取り組む課題 =>
a) ヒゼキヤ王についての引用文のうち、「神様はイザヤを通してヒゼキヤ」から「を救うこととなったのでした。」までを、両端の語句も含めて一字一句そのまま書き写してください。
b) ヒゼキヤ王についての引用文をもとに、次の問いに答えよ。
(i) バビロン捕囚は紀元前何年とされているか。
(ii) ヒゼキヤ王の子孫のうち、宦官となった人物は誰か。
(iii) 神様がヒゼキヤ王に伸ばされた年月は何年か。

主の使い、ということは、神様が遣わされた、ということです。神様のご意思によって救われたのです。しかも最強の軍隊、アッシリヤを。当時のバビロンではまだ何もすることのできなかったそのアッシリヤを。そのアッシリヤを神様が打ち砕き、セナケリブを退け、その先で王を討たせ、ついにはアッシリヤ王国は衰退、完全に陥落したではありませんか。

 

また、イザヤの病が癒されたことについて、完全な健康体になったことについて、これは死に至る病と言われていたではありませんか。今の時代との医療技術の差は火を見るよりも明らかな中で、神様は癒された。完全に。周辺諸国に噂になるほどに。当時の常識ではありえないことがまさに起こったのです。誰が起こされたのですか?神様です。

 

ところが、ヒゼキヤ王はこれを自分の手柄のように誇り、彼らに見せます。↑で「私の家の中のすべての物を見ました。私の宝物倉の中で彼らに見せなかった物は一つもありません」と記されていますが、彼が誇ったのは神様ではなく「私のもの」だったのです。

 

そもそもですよ、覇権を握るほどに強くなってきている国に自分の手の内を見せること自体がかなりリスクのある行動ですよね。もう、狙ってください、持って行ってください、どうぞ、といわんばかりの行動です。そもそもこれ自体が王として問題あり、です。自分の国を危険にさらすことをしたのですから。

 

神様はイザヤを通してヒゼキヤ王に、「見よ。あなたの家にある物、あなたの先祖たちが今日まで、たくわえてきた物がすべて、バビロンへ運び去られる日が来ている。何一つ残されまい、と主は仰せられます。また、あなたの生む、あなた自身の息子たちのうち、捕らえられてバビロンの王の宮殿で宦官となる者があろう」と告げられますが、まさにこの行動ゆえに、彼の蓄えてきたもの、これまで先祖たちが蓄えてきたものはすべて奪い去られ、さらに彼の子孫からバビロンに連れ去られるものが出てくることが告げられるのです。実際にその子孫ダニエルは宦官となり、ついにはバビロンの地でのユダヤ人滅亡の危機を救うこととなったのでした。

 

ただ、そこだけを取り上げるとああ、神様の救いがある、と思えるのですが、一方でせっかくアッシリヤからの捕囚から免れたのに、今度はバビロンに結局捕囚されていく、ということが告げられるのです。彼が死ぬのがBC686年、バビロン捕囚が、BC586年ですから、彼から約100年後にはこの南ユダも崩壊するということです。なんでそんなことに。せっかくアッシリヤから救われたのに、と思いたくなるところです。

 

しかし、彼は神様から伸ばされた15年の年の過ごし方を根本的に間違えてしまったのです。彼の病気の話の中でも触れましたが、そもそも私たちの命は神様から与えられたものです。神様は彼の、私たちの命を保証され、支えてくださっているのです。何より神様がさらに伸ばされたその命、どう生きるか。それがある意味でその先を決めます。神様のために生きるなら、神様が園あなたの内に豊かに働かれ、実を結ばせてくださるでしょう。

与えられた資料 =>
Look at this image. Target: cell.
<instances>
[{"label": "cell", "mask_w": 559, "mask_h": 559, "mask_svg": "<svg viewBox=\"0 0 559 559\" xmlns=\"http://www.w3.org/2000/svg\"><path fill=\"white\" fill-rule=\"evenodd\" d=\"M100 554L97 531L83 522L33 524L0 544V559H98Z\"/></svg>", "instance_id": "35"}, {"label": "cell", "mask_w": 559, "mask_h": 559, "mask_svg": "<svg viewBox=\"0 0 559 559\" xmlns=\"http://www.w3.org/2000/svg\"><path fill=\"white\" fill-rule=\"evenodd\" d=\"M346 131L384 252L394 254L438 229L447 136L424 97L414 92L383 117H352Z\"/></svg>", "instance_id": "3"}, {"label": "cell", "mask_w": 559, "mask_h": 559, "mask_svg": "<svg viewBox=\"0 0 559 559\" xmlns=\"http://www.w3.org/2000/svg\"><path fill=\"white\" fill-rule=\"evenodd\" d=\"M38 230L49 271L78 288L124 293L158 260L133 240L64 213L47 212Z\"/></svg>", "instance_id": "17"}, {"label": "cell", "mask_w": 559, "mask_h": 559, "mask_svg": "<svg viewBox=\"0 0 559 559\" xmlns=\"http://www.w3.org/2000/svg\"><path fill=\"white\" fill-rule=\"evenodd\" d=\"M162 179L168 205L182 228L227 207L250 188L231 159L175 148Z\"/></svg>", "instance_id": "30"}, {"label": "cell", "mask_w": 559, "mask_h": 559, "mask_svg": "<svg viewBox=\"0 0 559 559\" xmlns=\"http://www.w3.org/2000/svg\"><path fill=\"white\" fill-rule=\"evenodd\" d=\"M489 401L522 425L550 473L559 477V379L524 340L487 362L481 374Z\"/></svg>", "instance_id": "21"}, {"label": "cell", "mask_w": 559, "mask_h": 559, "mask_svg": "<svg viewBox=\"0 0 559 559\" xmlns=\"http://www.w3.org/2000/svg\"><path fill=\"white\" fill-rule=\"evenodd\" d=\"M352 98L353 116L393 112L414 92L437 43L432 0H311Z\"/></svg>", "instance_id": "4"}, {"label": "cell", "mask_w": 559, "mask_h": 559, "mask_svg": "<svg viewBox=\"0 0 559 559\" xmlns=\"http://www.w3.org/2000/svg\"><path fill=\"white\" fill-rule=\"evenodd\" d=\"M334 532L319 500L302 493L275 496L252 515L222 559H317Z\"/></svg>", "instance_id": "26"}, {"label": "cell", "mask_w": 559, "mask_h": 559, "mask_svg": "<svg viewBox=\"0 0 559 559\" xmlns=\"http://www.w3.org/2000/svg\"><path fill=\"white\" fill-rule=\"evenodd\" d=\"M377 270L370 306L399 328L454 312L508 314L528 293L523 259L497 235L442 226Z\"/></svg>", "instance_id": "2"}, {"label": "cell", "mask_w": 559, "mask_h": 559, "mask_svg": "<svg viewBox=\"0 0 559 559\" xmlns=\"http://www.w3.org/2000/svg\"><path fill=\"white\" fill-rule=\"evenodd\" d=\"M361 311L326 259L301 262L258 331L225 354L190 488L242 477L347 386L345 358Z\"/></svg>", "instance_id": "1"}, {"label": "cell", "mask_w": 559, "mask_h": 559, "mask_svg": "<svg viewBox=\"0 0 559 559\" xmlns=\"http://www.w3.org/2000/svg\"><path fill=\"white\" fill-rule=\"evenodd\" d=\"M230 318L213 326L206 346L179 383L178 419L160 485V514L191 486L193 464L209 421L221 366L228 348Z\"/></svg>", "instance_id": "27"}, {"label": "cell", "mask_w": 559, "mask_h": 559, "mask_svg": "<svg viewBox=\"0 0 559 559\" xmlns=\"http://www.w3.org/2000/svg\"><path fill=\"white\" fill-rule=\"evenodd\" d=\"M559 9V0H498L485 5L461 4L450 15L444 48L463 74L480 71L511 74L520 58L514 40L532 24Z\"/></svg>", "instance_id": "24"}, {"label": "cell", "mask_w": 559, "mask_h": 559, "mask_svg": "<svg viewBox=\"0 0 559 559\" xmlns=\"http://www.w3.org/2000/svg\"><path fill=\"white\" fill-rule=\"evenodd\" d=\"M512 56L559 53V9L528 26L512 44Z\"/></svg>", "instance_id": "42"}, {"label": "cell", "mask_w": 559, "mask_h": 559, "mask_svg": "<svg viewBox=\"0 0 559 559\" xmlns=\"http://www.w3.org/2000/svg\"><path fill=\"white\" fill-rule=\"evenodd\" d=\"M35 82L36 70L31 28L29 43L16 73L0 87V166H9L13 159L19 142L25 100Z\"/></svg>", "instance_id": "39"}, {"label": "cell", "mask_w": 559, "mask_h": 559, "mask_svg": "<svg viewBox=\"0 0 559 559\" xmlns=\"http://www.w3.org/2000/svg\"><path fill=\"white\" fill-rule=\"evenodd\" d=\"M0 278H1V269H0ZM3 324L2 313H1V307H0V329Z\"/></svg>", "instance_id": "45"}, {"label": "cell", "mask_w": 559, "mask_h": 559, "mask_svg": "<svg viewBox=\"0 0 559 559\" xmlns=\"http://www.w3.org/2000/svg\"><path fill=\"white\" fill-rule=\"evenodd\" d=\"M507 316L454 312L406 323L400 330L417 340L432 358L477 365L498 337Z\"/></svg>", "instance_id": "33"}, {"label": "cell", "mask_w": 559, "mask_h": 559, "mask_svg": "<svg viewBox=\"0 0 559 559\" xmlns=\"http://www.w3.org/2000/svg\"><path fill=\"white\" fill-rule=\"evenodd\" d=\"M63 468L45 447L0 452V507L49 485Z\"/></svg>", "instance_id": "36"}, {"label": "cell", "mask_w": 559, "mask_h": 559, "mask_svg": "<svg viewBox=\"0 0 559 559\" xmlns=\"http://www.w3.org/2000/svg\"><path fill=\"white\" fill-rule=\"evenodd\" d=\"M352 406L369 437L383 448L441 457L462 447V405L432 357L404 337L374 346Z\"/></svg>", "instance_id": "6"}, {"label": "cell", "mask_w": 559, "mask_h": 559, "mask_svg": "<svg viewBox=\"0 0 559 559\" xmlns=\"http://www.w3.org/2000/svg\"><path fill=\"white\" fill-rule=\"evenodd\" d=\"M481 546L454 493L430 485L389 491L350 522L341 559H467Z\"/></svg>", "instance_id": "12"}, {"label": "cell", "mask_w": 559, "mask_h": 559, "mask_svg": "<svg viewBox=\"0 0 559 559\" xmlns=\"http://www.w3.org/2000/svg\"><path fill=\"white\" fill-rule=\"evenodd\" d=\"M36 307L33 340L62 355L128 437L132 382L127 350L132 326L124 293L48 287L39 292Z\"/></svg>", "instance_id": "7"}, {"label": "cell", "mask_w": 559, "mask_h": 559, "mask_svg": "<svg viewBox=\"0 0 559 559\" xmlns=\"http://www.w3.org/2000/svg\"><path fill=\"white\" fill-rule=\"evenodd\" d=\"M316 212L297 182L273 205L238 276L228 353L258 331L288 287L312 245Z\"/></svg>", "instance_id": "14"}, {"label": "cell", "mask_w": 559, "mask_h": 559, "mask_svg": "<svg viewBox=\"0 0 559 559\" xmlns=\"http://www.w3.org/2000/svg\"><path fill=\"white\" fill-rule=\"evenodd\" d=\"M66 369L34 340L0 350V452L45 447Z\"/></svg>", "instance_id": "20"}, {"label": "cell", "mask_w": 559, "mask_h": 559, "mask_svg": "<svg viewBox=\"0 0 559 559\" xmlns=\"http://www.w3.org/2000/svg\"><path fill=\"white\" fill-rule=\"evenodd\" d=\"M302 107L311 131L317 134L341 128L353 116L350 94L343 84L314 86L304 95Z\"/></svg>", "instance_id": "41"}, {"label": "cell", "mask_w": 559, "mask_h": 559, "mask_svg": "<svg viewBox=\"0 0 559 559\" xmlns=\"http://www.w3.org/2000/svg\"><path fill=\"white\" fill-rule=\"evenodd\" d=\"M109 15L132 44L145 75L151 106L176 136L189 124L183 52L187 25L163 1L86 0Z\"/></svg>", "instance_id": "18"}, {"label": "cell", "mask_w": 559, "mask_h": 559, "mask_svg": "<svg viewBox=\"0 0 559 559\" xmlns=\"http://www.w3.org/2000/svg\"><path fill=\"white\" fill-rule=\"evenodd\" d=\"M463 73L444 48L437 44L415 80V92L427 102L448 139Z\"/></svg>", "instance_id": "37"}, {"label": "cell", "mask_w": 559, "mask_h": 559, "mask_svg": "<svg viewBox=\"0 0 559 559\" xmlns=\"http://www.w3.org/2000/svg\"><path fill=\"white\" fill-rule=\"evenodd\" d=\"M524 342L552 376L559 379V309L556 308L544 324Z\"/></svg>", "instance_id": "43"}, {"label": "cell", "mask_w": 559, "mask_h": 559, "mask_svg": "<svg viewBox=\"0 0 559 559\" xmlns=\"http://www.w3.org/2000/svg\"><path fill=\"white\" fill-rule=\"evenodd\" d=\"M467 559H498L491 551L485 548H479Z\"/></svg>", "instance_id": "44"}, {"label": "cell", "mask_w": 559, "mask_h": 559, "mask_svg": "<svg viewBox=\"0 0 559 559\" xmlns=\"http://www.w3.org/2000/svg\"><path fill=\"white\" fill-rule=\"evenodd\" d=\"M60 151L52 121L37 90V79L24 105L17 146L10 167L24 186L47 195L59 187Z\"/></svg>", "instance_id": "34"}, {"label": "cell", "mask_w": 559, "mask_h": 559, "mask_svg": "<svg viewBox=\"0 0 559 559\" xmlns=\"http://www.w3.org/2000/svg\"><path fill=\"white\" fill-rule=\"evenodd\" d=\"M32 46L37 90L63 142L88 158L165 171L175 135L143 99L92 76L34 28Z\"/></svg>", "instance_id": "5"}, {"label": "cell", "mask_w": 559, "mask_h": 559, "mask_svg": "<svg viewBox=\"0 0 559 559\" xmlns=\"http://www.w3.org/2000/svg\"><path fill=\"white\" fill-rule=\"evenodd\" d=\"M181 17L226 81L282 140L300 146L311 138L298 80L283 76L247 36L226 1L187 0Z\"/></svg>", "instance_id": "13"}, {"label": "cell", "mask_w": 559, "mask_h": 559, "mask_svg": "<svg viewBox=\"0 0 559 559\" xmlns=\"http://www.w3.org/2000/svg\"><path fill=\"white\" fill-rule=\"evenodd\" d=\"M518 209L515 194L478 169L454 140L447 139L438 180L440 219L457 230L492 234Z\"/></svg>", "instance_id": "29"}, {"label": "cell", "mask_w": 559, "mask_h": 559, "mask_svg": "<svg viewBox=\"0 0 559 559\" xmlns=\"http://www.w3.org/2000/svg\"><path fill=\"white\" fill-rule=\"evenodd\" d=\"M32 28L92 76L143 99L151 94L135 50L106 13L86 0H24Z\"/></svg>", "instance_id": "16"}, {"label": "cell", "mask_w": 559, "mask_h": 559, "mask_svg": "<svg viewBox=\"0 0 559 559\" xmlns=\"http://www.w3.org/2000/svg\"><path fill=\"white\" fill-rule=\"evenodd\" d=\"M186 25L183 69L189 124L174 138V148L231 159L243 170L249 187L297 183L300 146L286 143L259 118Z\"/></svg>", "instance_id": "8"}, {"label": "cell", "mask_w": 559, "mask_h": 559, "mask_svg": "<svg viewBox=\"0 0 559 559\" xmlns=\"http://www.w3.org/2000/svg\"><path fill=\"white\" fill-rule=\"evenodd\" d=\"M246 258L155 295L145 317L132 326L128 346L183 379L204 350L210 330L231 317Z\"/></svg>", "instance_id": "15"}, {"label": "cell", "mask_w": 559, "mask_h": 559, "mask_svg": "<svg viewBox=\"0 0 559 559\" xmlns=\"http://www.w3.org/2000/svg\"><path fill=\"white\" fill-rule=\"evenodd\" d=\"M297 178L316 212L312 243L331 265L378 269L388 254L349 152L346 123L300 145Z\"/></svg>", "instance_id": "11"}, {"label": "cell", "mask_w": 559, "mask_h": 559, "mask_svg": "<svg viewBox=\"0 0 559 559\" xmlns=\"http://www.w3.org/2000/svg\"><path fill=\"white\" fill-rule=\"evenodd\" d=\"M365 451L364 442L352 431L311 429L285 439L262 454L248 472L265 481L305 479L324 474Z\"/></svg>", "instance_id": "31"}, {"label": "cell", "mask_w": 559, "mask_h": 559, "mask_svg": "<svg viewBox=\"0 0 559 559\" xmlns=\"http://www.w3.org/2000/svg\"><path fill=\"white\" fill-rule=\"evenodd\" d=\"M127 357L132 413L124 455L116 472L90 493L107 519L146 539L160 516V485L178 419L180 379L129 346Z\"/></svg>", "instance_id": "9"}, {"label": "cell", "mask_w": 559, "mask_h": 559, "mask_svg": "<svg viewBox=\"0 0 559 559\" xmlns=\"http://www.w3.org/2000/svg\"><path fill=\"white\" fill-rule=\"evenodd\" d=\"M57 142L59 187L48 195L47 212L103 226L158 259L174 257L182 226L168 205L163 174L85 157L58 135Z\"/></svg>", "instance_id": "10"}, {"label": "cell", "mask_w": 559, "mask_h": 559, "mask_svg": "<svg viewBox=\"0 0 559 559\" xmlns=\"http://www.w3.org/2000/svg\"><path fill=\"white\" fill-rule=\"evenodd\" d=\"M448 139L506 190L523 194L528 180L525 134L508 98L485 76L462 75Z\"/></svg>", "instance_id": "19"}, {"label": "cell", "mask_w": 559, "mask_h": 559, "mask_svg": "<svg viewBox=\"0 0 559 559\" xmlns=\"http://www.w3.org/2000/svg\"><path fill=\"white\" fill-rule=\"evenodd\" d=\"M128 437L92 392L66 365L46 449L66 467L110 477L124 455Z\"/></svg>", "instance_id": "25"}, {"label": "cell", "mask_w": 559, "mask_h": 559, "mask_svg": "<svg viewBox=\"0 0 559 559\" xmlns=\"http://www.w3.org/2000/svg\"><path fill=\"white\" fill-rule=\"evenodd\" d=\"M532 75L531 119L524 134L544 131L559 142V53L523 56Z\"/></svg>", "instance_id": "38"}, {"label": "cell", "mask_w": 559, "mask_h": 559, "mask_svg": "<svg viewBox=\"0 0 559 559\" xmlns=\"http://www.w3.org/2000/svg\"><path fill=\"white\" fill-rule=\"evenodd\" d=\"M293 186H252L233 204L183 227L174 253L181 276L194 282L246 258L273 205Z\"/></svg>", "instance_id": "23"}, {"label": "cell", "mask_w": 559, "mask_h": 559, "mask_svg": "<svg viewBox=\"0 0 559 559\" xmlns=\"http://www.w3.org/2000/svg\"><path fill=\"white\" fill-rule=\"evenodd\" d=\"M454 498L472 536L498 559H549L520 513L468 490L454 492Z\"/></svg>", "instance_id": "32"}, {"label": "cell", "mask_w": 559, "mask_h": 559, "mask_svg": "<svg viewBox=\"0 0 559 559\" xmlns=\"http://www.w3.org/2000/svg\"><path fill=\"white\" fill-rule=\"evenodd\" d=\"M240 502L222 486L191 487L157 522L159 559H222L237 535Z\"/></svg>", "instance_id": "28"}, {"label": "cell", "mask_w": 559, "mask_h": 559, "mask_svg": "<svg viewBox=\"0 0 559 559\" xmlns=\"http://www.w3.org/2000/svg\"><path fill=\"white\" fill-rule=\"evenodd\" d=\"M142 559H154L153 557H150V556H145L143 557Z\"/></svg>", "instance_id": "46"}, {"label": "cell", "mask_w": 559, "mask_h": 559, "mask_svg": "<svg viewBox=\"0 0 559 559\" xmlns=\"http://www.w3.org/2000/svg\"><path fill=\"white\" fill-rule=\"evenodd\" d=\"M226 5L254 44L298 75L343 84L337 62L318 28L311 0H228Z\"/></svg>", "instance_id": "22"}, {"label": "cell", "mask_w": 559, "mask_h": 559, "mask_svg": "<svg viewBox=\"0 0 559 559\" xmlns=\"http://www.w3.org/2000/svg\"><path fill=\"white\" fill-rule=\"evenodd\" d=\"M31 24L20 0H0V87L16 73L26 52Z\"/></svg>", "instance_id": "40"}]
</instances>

課題の解答 =>
a)
神様はイザヤを通してヒゼキヤ王に、「見よ。あなたの家にある物、あなたの先祖たちが今日まで、たくわえてきた物がすべて、バビロンへ運び去られる日が来ている。何一つ残されまい、と主は仰せられます。また、あなたの生む、あなた自身の息子たちのうち、捕らえられてバビロンの王の宮殿で宦官となる者があろう」と告げられますが、まさにこの行動ゆえに、彼の蓄えてきたもの、これまで先祖たちが蓄えてきたものはすべて奪い去られ、さらに彼の子孫からバビロンに連れ去られるものが出てくることが告げられるのです。実際にその子孫ダニエルは宦官となり、ついにはバビロンの地でのユダヤ人滅亡の危機を救うこととなったのでした。

b)
(i) BC586年
(ii) ダニエル
(iii) 15年